I’ve never heard a cuckoo around here. This is a semi rural area – a mix of suburb and patches of wild space so, no doubt, not prime cuckoo habitat - but perhaps they were here in the past, I don’t know. Due to the cuckoo’s decline, the present time is increasingly a place where hearing a cuckoo call seems a lucky chance, rather than an expected herald of spring. I’ve not heard a cuckoo for far too long…
However, there were plenty of botanical cuckoos in flower on May bank holiday. Cuckoo Pint, or Lords and Ladies, flaunted primeval flowers everywhere:
And we found two cuckoo flower, or lady’s smock plants along the damper areas of the main bridleway:
As we admired the delicately pink flowers of this food plant for the larvae of the orange tip butterfly – almost on cue, a male orange tip passed us by, brushing the air with the bright tangerine edges of its wings. But, generally, It wasn’t a butterfly day – there was too much of a chill in the air. The orange tip was confining itself to a sheltered, bluebell-intense dip, where patches of sunshine locked themselves to the ground, holding off the shadows.
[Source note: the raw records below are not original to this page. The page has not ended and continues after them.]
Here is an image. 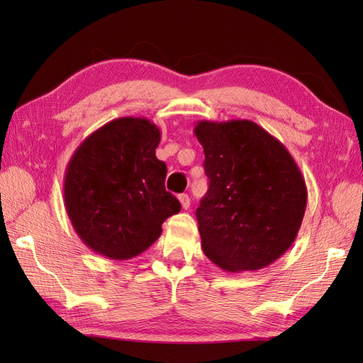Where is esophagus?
<instances>
[{
  "label": "esophagus",
  "mask_w": 363,
  "mask_h": 363,
  "mask_svg": "<svg viewBox=\"0 0 363 363\" xmlns=\"http://www.w3.org/2000/svg\"><path fill=\"white\" fill-rule=\"evenodd\" d=\"M179 201H181L182 209H186V211H187L189 207H190V196L184 194V195H181V196H179Z\"/></svg>",
  "instance_id": "esophagus-1"
}]
</instances>
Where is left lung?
<instances>
[{
    "instance_id": "1",
    "label": "left lung",
    "mask_w": 363,
    "mask_h": 363,
    "mask_svg": "<svg viewBox=\"0 0 363 363\" xmlns=\"http://www.w3.org/2000/svg\"><path fill=\"white\" fill-rule=\"evenodd\" d=\"M209 190L196 209L207 257L225 272H254L295 242L307 189L287 148L250 120L198 121Z\"/></svg>"
}]
</instances>
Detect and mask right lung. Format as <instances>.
Here are the masks:
<instances>
[{"instance_id": "add662e5", "label": "right lung", "mask_w": 363, "mask_h": 363, "mask_svg": "<svg viewBox=\"0 0 363 363\" xmlns=\"http://www.w3.org/2000/svg\"><path fill=\"white\" fill-rule=\"evenodd\" d=\"M160 130L148 118L121 117L91 133L74 151L64 181L65 209L91 251L133 259L181 211L165 190L167 165L156 157Z\"/></svg>"}]
</instances>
But, as we began to wander home, those shadows suddenly crept across the paths - and the scent of bluebells intensified on the air - as a great, damp pall of cloud came out of nowhere and drew itself across the blue sky. Hurrying through the rain, we returned to the house, refreshed by this deep breath of the spring…
A Shakespearean take on cuckoos and cuckoo flowers:
When daisies pied and violets blue
And lady-smocks all silver-white
And cuckoo-buds of yellow hue
Do paint the meadows with delight.
The cuckoo then, on every tree,
Mocks married men; for thus sings he,
Cuckoo;
Cuckoo, cuckoo: O word of fear,
Unpleasing to a married ear!
- From Spring song – Love’s Labour’s Lost – Act V, Scene II.
…And a beautiful description of a violet, with another link back to Shakespeare, from Ted Hughes; a perfect nugget of words to savour:
Only a purple flower – this amulet
(Once Prospero’s) – holds it all, a moment,
In a rinsed globe of light.
- From A Violet at Lough Aughrisburg by Ted Hughes (Flowers and Insects collection, Faber and Faber)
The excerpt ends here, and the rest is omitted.